Background facts: mul+add can be done as one FMA, (Fused Multiply-Add), e.g. _mm512_fmadd_ps
MSVC defaults to #pragma STDC FP_CONTRACT off
, not contracting a*b+c
into fma(a,b,c)
. And doesn't recognize pragmas for it, instead you'd need command line options like -O2 -arch:AVX512 /fp:contract
. Or -arch:AVX2 /fp:contract
also enables 256-bit FMA, despite FMA3 and AVX2 being separate extensions.
Also, /fp:fast
allows other FP optimization, like treating FP math as associative, so it could auto-vectorize a dot product, for example on Godbolt where it unrolls with two vector accumulators to hide some FP latency, unlike your manually-vectorized loop that will bottleneck at one vector per 4 clocks (VADDPS latency), unless cache/memory bandwidth is a worse bottleneck.

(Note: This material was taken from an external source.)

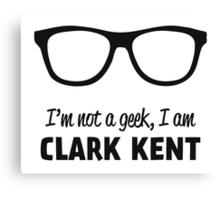 I'm not a Geek, I'm Clark Kent Canvas Print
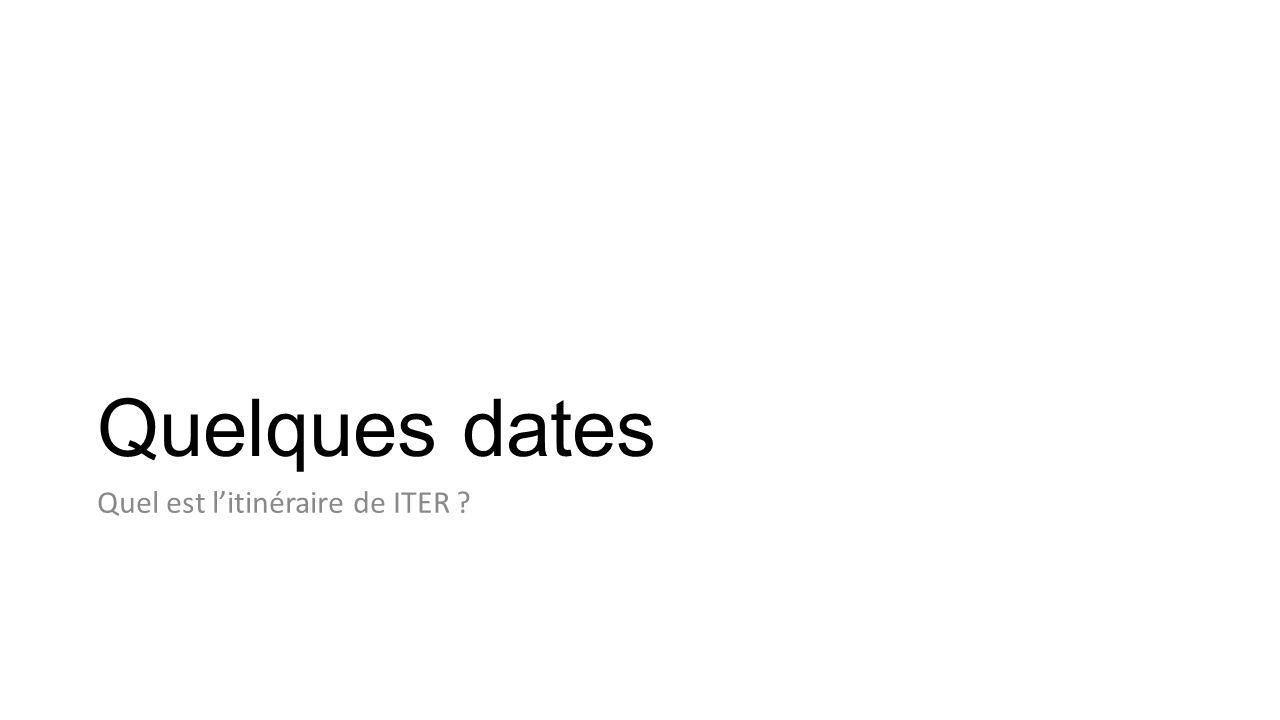 Quelques dates Quel est l'itinéraire de ITER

But you probably compiled without those options, so the scalar C++ loop compiled to scalar asm using vmulss
and vaddss
. So a scalar asm equivalent to how your manually-vectorized loop compiled. (MSVC normally doesn't optimize intrinsics, but it actually will contract _mm256_add_ps(_mm256_mul_ps(a,b), c)
into _mm256_fmadd_ps(a,b,c)
. But I'm pretty sure it won't unroll a manually vectorized loop with multiple __m512
or __m256
vector accumulators even with /fp:fast
)
Rocket Lake can do 2x 256-bit FP math operations per clock, or 1x 512-bit. It can do 2x 512-bit loads per clock cycle if they're aligned and hit in L1d cache (32KiB per core). FP ADD/MUL/FMA each have 4 cycle latency (https://uops.info/ and https://agner.org/optimize/)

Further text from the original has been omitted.